> _What this task involves_: Which of the lines below hold "standing"? Please return each one.

> _Exercise material_:
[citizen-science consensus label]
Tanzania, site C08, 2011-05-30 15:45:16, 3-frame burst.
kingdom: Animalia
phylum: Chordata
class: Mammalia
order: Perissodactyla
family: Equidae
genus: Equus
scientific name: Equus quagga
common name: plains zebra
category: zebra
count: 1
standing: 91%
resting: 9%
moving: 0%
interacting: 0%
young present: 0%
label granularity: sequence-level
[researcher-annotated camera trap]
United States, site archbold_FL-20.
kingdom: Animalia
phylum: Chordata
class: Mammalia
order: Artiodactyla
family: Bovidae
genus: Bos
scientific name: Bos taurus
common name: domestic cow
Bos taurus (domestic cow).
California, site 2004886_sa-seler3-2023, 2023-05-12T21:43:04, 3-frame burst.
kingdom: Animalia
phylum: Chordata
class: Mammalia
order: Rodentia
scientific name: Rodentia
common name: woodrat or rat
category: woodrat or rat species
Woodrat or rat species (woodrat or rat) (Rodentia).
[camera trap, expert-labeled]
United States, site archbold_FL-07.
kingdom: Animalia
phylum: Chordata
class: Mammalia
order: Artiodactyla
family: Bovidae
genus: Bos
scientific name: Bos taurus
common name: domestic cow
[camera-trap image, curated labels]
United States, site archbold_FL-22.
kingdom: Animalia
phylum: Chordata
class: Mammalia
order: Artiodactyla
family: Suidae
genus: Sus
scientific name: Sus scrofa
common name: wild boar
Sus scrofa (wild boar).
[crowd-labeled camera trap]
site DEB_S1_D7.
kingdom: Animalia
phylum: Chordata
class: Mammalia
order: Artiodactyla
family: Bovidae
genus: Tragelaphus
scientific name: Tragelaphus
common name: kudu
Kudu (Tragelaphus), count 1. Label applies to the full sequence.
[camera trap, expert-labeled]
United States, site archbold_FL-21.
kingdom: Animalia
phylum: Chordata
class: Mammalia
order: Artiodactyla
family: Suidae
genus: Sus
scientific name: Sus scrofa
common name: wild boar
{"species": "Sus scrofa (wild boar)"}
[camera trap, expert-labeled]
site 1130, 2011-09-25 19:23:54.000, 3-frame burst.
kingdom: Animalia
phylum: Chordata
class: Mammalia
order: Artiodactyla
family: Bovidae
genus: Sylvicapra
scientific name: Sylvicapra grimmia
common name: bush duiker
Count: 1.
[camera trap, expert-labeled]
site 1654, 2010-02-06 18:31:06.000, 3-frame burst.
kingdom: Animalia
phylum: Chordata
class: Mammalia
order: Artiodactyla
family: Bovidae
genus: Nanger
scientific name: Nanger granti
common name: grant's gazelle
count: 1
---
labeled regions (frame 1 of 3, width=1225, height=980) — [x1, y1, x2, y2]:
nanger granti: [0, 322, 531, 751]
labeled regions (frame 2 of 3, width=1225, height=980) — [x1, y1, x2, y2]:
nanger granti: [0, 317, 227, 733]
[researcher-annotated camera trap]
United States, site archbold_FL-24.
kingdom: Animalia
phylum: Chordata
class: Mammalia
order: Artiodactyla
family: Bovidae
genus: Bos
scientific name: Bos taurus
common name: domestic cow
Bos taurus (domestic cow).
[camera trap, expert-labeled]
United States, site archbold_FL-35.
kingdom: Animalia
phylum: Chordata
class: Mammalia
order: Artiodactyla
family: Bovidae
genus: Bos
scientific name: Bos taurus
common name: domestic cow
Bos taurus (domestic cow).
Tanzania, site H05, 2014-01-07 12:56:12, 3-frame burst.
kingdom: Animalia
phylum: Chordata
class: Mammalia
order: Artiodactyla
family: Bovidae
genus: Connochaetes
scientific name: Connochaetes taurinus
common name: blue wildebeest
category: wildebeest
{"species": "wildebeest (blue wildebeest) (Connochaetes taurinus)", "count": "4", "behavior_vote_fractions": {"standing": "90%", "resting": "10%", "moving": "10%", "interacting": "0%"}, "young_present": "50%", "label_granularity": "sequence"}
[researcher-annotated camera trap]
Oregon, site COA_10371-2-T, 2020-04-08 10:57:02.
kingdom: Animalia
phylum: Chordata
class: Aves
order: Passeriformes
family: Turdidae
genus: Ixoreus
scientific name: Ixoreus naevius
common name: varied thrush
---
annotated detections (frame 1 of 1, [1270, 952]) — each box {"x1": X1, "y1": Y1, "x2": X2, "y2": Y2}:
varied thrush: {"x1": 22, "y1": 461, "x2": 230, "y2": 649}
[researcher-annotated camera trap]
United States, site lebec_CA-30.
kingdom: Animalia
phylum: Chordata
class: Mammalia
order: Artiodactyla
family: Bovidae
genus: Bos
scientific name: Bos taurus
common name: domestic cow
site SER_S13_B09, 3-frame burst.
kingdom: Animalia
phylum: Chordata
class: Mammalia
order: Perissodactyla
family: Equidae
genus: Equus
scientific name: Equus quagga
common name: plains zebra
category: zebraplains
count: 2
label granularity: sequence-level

> _Task answer_:
standing: 91%
{"species": "wildebeest (blue wildebeest) (Connochaetes taurinus)", "count": "4", "behavior_vote_fractions": {"standing": "90%", "resting": "10%", "moving": "10%", "interacting": "0%"}, "young_present": "50%", "label_granularity": "sequence"}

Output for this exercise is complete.